«Москва, спаленная пожаром» | страница 68
Несколько лет жили в Москве два француза: хлебник и повар; хлебник на Тверской содержал булочную, а повар, как говорили тогда, у самого графа Растопчина был кухмистером. По изобличению их в шпионстве, они были приговорены к публичному телесному наказанию. Хлебник был малого роста, худ как скелет, бледен как мертвец, одетый в синий фрак со светлыми пуговицами и в цветных штанах, на ногах у него были пестрые чулки и башмаки с пряжками. Когда его, окруженного конвоем и множеством народа, везли на место казни – на Конную площадь, – он трясся всем телом и, воздевая трепещущие руки к небу, жалостно кричал: «Братушки переяславные! Ни пуду, ни пуду!» Народ, смеясь, говорил: «Что, поганый шмерц, теперь завыл – не буду, вот погоди, как палач кнутом влепит тебе в спину закуску, тогда и узнаешь, что вкуснее: французские ли хлебы или московские калачи!»
Московский университет на Моховой до пожара.

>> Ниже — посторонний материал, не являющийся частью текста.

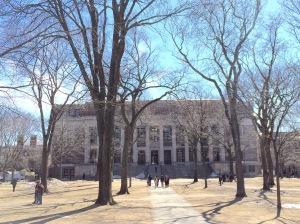 ハーバード大学2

Гравюра с акварели кон. XVIII в.
Повар был наказан на Болотной площади; широкий в плечах, толстопузый, с огромными рыжими бакенбардами, одет он был щегольски в сюртук из тонкого сукна, в пуховой шляпе и при часах. Он шел на место казни пешком, бодро и беззаботно, как бы предполагая, что никто не осмелится дотронуться до его французской спины. Но когда палач расписал его жирную спину увесистою плетью, тогда франт француз не только встать с земли, но не мог даже шевельнуться ни одним членом, и его должны были, как борова, взвалить на телегу. Народ, издеваясь над ним, со смехом кричал: «Что, мусью? Видно, русский соус кислее французского? Не по вкусу пришелся; набил оскомину!»[57]
А Ростопчин не забывал и о борьбе с масонами, окопавшимися на почтамте и в Московском университете. Университет же и вовсе считался градоначальником рассадником масонства, особенно, его попечитель П.И. Голенищев-Кутузов, по словам которого, вернувшийся в Москву Ростопчин заявил, что «ежели бы университет и уцелел, то бы он его сжег, ибо это гнездо якобинцев».
Самое любопытное, как выяснилось впоследствии, что подозрения Ростопчина были отнюдь не беспочвенны. Только, обвиняя Голенищева-Кутузова, он как всегда выбрал неверный объект для подозрений. Не университетского попечителя надо было подозревать, а профессоров и лекторов, считавших дни и часы до прихода любимого французского императора.
Вид храма Василия Блаженного от Москворецкой улицы.
Худ. Ф. Я. Алексеев. 1800-е гг.
По крайней мере, двое из них сразу пришли к Наполеону, не скрывая радости, о чем мы еще напишем.